Wybrany tekst:
Rozprawa - 19 listopada 2019 - Emerytura

Moja emerytura w
moja emerytura
Przejdź do treści

Rozprawa - 19 listopada 2019

Na rozprawę stawił się świadek - profesor Marian Dąbrowski, który był dyrektorem Instytutu Telekomunikacji PW do końca 1982 roku. Znał mnie bardzo dobrze. Byłem przecież rzadkim ptakiem - jawnym opozycjonistą w czasach przedsierpniowych. Potem jednym z kilku osób internowanych pracujących na Politechnice. Po stanie wojennym założyłem firmę, a Instytut Telekomunikacji kupował ode mnie sprzęt, miedzy innymi monitory, komputery i plotery.

Na rozprawie jednak pan profesor mnie zupełnie nie pamiętał, choć pamiętał, że pomagał jak mógł w tamtych trudnych czasach osobom represjonowanym. Nie pamiętał, że załatwił mi okrężną drogą wypłatę wynagrodzenia za okres internowania. A może rzeczywiście...

Zestawienie danych:
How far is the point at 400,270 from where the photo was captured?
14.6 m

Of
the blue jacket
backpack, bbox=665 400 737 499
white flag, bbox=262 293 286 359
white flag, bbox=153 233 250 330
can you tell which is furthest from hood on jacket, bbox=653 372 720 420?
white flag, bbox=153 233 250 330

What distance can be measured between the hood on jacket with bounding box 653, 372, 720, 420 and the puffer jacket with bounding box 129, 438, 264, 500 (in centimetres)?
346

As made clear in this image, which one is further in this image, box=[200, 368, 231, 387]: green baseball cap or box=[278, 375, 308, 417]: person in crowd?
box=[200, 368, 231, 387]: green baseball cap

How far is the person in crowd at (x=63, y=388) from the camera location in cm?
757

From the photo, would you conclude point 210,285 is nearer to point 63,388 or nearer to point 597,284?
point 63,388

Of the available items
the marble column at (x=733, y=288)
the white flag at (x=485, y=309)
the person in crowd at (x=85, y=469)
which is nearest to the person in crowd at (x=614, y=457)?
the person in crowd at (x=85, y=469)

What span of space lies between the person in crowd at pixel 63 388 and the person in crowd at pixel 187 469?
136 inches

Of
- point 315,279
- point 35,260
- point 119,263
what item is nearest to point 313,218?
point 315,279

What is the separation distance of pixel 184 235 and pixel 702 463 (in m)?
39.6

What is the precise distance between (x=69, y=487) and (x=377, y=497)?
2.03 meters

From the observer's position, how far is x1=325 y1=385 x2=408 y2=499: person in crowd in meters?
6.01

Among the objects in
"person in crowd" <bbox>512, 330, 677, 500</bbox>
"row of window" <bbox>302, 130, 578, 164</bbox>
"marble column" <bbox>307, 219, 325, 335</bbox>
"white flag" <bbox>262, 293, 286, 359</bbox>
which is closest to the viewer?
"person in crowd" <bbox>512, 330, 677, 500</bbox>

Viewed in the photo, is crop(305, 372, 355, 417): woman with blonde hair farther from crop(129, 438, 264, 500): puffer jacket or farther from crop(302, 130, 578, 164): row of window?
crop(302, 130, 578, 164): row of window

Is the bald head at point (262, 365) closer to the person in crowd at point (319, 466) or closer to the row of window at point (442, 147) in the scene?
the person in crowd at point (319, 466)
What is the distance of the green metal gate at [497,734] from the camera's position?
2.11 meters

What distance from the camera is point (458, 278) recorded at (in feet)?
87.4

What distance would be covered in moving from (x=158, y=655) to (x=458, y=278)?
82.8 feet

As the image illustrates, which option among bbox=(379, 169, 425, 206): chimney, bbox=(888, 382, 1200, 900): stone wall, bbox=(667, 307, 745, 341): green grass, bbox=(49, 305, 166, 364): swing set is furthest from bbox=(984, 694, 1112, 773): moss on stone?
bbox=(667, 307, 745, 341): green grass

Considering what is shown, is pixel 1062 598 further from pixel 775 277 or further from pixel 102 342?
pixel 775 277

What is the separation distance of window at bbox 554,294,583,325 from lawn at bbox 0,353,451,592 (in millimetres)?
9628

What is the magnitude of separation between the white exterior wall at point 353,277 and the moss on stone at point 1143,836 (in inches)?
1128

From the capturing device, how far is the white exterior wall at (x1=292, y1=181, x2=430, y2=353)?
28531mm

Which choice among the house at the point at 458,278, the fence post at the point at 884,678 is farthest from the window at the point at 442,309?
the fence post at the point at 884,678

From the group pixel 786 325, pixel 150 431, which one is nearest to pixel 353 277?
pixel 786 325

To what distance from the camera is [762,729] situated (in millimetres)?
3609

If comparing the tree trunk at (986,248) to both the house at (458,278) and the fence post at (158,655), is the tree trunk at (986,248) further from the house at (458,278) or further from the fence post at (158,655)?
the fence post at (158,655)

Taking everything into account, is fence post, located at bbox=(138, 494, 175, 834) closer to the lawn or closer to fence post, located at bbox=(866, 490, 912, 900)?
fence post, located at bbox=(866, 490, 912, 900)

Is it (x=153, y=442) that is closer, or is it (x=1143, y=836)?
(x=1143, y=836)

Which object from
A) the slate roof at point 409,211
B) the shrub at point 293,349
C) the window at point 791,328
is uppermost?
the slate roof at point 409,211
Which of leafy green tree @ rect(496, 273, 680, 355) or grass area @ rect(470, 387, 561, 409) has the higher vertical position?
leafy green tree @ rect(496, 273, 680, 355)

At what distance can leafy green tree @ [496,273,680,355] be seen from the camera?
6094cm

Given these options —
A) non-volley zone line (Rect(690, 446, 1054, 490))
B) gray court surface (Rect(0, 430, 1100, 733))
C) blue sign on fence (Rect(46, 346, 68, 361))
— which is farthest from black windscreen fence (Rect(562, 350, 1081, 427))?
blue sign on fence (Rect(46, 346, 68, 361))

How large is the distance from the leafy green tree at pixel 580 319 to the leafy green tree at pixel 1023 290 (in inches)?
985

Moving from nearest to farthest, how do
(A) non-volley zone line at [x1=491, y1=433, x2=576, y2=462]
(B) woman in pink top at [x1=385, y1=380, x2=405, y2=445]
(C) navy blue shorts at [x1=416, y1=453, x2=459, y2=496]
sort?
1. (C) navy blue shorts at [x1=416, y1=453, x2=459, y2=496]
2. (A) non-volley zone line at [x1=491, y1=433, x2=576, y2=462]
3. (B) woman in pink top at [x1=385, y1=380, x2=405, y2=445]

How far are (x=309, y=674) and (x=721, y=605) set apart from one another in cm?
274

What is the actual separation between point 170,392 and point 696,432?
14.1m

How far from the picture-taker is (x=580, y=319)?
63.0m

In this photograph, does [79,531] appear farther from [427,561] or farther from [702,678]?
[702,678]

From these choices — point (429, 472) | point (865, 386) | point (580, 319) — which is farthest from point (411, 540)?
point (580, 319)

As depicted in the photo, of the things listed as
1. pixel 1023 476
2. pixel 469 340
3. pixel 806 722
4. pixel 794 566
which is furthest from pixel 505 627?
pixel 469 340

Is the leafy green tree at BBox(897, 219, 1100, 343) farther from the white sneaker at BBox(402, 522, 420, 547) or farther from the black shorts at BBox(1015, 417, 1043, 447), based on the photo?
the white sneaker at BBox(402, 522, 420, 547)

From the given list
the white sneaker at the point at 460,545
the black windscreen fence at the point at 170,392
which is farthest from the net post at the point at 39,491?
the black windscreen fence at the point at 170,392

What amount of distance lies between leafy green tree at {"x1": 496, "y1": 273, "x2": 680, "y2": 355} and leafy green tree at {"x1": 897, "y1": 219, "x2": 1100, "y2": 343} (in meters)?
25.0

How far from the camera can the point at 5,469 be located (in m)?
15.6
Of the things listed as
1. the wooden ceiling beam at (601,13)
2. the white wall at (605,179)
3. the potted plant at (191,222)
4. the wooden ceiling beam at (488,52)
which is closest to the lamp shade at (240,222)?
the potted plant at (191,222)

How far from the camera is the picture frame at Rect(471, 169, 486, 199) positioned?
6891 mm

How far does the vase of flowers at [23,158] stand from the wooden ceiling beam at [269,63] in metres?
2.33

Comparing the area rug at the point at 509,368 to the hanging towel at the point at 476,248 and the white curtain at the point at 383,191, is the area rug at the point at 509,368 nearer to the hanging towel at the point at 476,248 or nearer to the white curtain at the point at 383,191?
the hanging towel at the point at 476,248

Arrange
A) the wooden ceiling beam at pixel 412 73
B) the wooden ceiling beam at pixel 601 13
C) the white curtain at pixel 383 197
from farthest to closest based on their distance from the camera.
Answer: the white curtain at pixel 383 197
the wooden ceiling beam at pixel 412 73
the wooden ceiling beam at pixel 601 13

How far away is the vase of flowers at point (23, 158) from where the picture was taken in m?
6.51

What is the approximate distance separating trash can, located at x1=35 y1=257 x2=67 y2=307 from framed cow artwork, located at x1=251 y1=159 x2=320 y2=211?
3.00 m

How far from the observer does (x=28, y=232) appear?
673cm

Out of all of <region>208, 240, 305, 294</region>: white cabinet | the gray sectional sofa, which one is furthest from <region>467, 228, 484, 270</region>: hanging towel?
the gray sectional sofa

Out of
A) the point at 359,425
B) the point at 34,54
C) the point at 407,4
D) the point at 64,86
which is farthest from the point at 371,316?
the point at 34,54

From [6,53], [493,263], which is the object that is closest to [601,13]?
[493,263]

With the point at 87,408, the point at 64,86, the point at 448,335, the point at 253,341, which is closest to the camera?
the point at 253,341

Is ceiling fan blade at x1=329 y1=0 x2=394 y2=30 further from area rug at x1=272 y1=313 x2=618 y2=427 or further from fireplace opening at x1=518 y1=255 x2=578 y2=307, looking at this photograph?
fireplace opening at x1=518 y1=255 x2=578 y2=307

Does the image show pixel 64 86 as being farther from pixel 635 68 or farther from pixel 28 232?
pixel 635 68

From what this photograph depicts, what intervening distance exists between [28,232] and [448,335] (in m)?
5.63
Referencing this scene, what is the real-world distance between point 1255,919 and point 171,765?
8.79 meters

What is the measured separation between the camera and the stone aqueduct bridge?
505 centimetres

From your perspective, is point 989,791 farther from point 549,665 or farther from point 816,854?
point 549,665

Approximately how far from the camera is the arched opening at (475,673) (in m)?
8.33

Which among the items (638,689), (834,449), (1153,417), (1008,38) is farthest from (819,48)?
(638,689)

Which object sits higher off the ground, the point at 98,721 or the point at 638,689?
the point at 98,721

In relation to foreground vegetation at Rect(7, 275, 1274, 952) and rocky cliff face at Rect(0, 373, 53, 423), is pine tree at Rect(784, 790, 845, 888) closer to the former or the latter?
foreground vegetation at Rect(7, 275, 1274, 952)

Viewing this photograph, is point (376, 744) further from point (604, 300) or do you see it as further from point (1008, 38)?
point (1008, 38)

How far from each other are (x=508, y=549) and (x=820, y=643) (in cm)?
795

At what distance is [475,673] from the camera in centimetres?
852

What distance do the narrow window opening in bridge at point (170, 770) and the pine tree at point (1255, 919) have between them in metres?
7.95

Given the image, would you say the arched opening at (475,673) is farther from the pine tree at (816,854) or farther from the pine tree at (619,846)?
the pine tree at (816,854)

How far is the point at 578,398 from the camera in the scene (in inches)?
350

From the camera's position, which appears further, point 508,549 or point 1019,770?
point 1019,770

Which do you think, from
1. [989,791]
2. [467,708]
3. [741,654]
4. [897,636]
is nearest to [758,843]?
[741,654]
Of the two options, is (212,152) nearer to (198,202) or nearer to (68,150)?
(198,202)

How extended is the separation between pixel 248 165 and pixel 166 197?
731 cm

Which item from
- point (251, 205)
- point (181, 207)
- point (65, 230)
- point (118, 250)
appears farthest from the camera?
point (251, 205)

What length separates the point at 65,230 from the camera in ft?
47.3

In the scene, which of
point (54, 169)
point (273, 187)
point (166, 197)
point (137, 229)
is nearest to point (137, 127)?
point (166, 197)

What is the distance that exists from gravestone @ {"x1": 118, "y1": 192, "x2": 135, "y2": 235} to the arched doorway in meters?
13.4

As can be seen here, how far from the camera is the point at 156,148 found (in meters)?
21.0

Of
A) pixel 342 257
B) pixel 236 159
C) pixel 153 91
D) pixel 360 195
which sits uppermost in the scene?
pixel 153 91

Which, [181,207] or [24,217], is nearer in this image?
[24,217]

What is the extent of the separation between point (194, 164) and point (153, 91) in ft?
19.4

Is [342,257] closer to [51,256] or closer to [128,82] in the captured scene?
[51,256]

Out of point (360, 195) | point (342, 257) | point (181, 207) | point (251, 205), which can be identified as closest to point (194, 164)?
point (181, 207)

Zadanie pisemne 1:
Odpowiedz na pytania do tekstu o rozprawie:
(a) Do końca którego roku profesor Marian Dąbrowski był dyrektorem Instytutu Telekomunikacji PW?
(b) Jaki sprzęt Instytut Telekomunikacji kupował od firmy założonej po stanie wojennym?
(c) Czego profesor nie pamiętał w sprawie wynagrodzenia za okres internowania?
Zadanie pisemne 2:
Kontynuuj tekst o rozprawie z 19 listopada 2019, zaczynając zaraz po jego ostatnim zdaniu.

Odpowiedź pisemna 1:
(a) Do końca 1982 roku.
(b) Między innymi monitory, komputery i plotery.
(c) Nie pamiętał, że załatwił okrężną drogą wypłatę wynagrodzenia za okres internowania.

Odpowiedź pisemna 2:
Na koniec poinformowałem sąd, iż Archiwum Akt Nowych nie posiada biuletynów ministerstwa pracy z 1981 roku. Tam mgły się znajdować istotne informacje o ubezpieczeniu i wypłacaniu wynagrodzenia osobom internowanym.

Pismo z archiwum nadeszło parę dni po rozprawie. Sprawdziłem w Bibliotece narodowej. Materiałów informacyjnych MPPiPS nie mają. W BUWie mieli roczniki Służby Pracowniczej, ale we wzkazanym egzempalrzu oraz pobliskich interesujacgo mnie pisma nie było. W wyznaczonym terminie wysłałem do sądu moje wnioski dowodowe.


Już w nowym roku sąd przypomniał sobie, że w wrzesniu nadeszła symulacja podwyższenia emerytury o 3 miesiące okresów składkowych. Przy okazji dołączył pismo ZUS nieodnszące się do dokumentów z PW i moim żądaniu uznania internowania za podwójny okres składkowy. Doliczyli mi jakieś 26 zł. Stosowną odpowiedź wysłałem w terminie.

Do pobrania:

ZUS skąpi pieniędzy bo rząd ich potrzebuje na kupowanie wyborców ( ͠° ͟ʖ ͡°)
ZUS skąpi pieniędzy bo rząd ich potrzebuje
na kupowanie wyborców ( ͠° ͟ʖ ͡°)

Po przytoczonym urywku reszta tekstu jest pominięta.